▶ SUPPLIED TEXT

All CSI Expo seminars will be approved by the AIA for 1.0 LU/HSW credit each = 4 total credits for the day.
Early-Bird Seminar #1 (8:00am - 9:00am): "The Perfect Wall" by Joe Lstiburek You don’t want the wall to burn, blow away or fall down when the earth shakes. And you need to keep the water out. Keep the air in and the air out. Keep the vapor in and the vapor out. Keep the heat in and the heat out. So you need a water control layer, an air control layer a vapor control layer and a thermal control layer. You add these layers to the structure and make sure stuff does not burn. Done. Except walls are never constructed perfectly. And the order of the layers might matter. Now what? Physics intrudes. The Second Law is a pain and Arrhenius causes grief.
Learning Objectives 1. To gain an understanding of environmental separation 2. To gain an understanding of construction of walls in commonly constructed buildings. 3. To gain an understanding of the Second Law of Thermodynamics and building assembly design and construction 4. To gain an understanding of the Arrhenius Equation and its impact on building durability
Seminar #2 (10:00am - 11:00am): “Where the Building Meets the Sky” by Joe Lstiburek Green roofs meet compact roofs and both meet plaza decks. Anyone can design and build a sloping roof with a vented attic. What a concept. Drain the rain and vent moisture away if it gets in. Only seriously deranged people would construct flat roofs that are unvented. Apparently we must all be seriously deranged because compact flat unvented roofs are the norm. And now we are planting things on the top of them? How come this works? Actually, how come this used to work easily but no longer does….

▶ STATED PROBLEM A
Please reproduce the rows word for word, from the line containing "Which of these is" through the end of the rows.
▶ STATED PROBLEM B
Pick up the CSI Expo seminar listing where it stops and keep writing it.
The seminar listing above has no connection to the rows that come next.

▶ INFORMATION SUPPLIED
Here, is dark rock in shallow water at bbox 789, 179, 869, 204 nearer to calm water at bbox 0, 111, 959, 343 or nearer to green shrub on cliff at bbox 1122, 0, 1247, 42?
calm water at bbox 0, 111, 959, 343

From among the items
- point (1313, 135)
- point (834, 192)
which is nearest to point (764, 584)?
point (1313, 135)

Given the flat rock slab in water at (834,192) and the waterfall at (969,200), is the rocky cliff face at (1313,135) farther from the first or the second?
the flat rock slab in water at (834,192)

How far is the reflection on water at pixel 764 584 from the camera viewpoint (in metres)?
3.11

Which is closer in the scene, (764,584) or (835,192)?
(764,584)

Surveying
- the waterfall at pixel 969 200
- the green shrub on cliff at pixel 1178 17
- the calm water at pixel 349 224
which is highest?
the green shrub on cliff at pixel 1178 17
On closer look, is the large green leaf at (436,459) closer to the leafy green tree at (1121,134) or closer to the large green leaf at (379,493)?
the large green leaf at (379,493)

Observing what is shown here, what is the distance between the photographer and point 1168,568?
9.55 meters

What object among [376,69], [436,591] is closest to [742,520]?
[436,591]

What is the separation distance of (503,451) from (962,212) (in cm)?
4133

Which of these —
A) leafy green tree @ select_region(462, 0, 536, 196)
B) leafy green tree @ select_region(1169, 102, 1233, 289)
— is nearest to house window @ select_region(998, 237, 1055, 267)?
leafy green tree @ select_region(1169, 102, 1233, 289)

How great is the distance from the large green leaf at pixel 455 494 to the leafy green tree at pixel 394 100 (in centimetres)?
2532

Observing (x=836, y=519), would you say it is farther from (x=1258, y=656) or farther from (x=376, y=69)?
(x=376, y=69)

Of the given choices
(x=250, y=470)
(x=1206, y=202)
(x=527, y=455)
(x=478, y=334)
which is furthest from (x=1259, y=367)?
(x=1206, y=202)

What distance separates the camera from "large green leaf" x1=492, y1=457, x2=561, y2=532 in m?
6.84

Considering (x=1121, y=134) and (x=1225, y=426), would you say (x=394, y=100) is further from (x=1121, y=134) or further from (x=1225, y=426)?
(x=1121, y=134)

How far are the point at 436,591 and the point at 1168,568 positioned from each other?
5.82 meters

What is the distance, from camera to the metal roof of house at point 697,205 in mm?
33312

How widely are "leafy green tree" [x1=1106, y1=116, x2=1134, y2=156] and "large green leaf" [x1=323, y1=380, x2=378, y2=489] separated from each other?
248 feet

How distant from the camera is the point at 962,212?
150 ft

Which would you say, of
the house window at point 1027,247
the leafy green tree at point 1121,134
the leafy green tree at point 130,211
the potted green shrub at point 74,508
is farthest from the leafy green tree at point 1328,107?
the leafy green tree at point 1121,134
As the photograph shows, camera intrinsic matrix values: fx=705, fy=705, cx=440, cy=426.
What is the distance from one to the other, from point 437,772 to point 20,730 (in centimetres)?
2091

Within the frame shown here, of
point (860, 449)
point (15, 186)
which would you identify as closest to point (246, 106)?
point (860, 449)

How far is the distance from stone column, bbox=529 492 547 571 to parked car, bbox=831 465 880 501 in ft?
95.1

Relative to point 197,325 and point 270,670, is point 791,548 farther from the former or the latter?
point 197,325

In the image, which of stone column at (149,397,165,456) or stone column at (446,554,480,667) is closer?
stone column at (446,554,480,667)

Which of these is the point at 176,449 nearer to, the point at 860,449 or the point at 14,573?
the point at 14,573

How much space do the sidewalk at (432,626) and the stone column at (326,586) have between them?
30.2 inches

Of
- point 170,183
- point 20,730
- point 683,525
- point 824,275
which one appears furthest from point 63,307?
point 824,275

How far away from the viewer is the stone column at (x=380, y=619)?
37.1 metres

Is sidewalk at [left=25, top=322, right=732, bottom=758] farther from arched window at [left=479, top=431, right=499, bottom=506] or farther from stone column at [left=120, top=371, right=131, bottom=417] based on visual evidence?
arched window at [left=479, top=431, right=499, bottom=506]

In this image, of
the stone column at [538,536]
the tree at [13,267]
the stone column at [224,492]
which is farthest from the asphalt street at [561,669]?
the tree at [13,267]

▶ EXERCISE RESPONSE A
Which of these is the point at 176,449 nearer to, the point at 860,449 or the point at 14,573?
the point at 14,573

How much space do the sidewalk at (432,626) and the stone column at (326,586) have between them?
30.2 inches

Of
- point 170,183
- point 20,730
- point 683,525
- point 824,275
which one appears furthest from point 63,307?
point 824,275

How far away from the viewer is the stone column at (x=380, y=619)?
37.1 metres

Is sidewalk at [left=25, top=322, right=732, bottom=758] farther from arched window at [left=479, top=431, right=499, bottom=506] or farther from stone column at [left=120, top=371, right=131, bottom=417] based on visual evidence?
arched window at [left=479, top=431, right=499, bottom=506]

In this image, of
the stone column at [538,536]
the tree at [13,267]
the stone column at [224,492]
which is farthest from the asphalt street at [561,669]?
the tree at [13,267]

▶ EXERCISE RESPONSE B
Leaning Objectives 1. To gain an understanding of green roof construction. 2. To gain an understanding of construction of roofs in commonly constructed buildings. 3. To gain an understanding of compact roofs. 4. To gain an understanding of plaza decks
Seminar #3 (1:00pm - 2:00pm): "Access Control: Coordinating Security Hardware for your Project” by TJ Gottwalt and Greg Pacitti Have you ever struggled with coordinating door hardware and security requirements when writing specifications? Virtually every non-residential building today has some form of security or access control solution. This interactive session will walk you through the quagmire of issues in relation to security door hardware raised by MasterFormat 2016, and show you specific ways to improve construction documentation to enhance the construction process and final delivery to the owner. This session will cover various coordination techniques and share best practices. You won’t want to miss this engaging and informative session!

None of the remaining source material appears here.